Jijonenca mantiene su sede social en Cataluña, donde tiene un nuevo centro de distribución, pese a que en 2012 cerró su fábrica de El Vendrell —lo que supuso un expediente de regulación de empleo que afectó a una veintena de trabajadores— y trasladó, por motivos económicos y de espacio, toda su producción a Jijona. En Alicante ya tenía dos fábricas y allí está instalado el equipo directivo. La compañía tiene otro centro logístico en Andalucía.

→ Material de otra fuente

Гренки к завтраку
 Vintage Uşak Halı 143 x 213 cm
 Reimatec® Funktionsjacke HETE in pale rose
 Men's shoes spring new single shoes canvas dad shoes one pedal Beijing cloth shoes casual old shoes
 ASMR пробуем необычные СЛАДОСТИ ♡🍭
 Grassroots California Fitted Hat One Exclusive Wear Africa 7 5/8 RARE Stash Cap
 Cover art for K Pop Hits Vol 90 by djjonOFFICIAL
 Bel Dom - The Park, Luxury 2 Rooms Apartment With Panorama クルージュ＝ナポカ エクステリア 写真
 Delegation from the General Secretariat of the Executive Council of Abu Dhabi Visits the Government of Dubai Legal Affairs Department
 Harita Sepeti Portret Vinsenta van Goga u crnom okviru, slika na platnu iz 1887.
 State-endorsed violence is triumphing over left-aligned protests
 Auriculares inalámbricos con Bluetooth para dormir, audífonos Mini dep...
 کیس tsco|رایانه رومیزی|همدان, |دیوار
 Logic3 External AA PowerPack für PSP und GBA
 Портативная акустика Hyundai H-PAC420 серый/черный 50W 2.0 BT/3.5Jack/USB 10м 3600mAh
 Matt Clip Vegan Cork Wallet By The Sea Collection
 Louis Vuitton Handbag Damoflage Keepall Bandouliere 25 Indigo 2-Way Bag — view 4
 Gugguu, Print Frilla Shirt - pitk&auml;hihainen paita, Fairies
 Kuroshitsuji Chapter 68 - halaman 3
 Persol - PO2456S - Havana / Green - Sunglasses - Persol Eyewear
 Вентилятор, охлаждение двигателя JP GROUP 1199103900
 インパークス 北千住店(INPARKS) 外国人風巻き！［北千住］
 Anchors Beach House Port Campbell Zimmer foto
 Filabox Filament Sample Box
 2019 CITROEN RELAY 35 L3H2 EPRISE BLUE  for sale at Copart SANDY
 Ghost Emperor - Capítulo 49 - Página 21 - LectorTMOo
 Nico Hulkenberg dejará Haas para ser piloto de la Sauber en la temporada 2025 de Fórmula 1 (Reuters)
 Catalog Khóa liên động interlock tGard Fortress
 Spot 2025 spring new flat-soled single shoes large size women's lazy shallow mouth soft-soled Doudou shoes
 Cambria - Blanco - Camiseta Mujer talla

El consejo de administración de Jijonenca está integrado por nueve heladeros y el director general insiste en las bondades de ese enfoque. “No se habla el lenguaje de incrementos de facturación o de beneficios. Lo que se habla es de desarrollo de productos y calidades porque, al fin y al cabo, lo que está defendiendo cada uno es su heladería”, dice Abad, que lleva 13 años en la firma. Sostiene que el hecho de que los directivos sean heladeros les permite tener un contacto directo con el cliente y conocer los cambios de tendencia para desarrollar en invierno nuevos productos fruto, por ejemplo, del mayor interés por helados orgánicos, sin azúcar o para celiacos.

Raimon Mirosa, profesor de marketing en la escuela de negocios Esade y consultor de consumo, destaca que hay “muchas empresas muy enfocadas en el corto plazo” y sostiene que Jijonenca hace bien en mirar también al largo plazo. “Tienen un enfoque muy importante en temas de cliente. Hay muchas marcas con el discurso de centralidad del cliente, pero no lo incorporan en su estrategia”, añade.

Al margen de surtir a sus heladerías, Jijonenca también desarrolla algunos productos para terceros. Produce turrones de Jijona para las heladerías que no cierran en invierno y para otras enseñas que ponen su propio nombre al producto. Y también fabrica helados —con el nombre del distribuidor— para pequeñas cadenas extranjeras de supermercados de gama alta en Francia, Portugal y Bélgica.

Lejos del hipermercado

Pero Abad se congratula de no trabajar para grandes distribuidores: “Al ser una empresa tan antigua —nacimos antes que las grandes superficies— tuvimos la posibilidad de trabajar para todas, incluso en centros comerciales muy famosos en España. El consejo de administración siempre se ha negado porque veía que (y ahora el tiempo ha demostrado que tenían razón) era otra guerra: no puedes ir y encontrar una oferta en un centro de Jijonenca y ver en otra heladería el mismo producto con otros estilos. Siempre se ha apostado porque sea exclusivo y de alta calidad. Cuando empiezas a producir para todas estas grandes superficies se ha perdido la cualidad de lo artesano porque vas a precios”.

El directivo también deja claras las coordenadas de Jijonenca ante el futuro. “No tenemos grandes pretensiones de exportaciones, ni aliarnos con grandes cadenas de distribución o de marca blanca. Nuestra filosofía de crecimiento se hará a través de nuestro negocio, que son las heladerías”, subraya.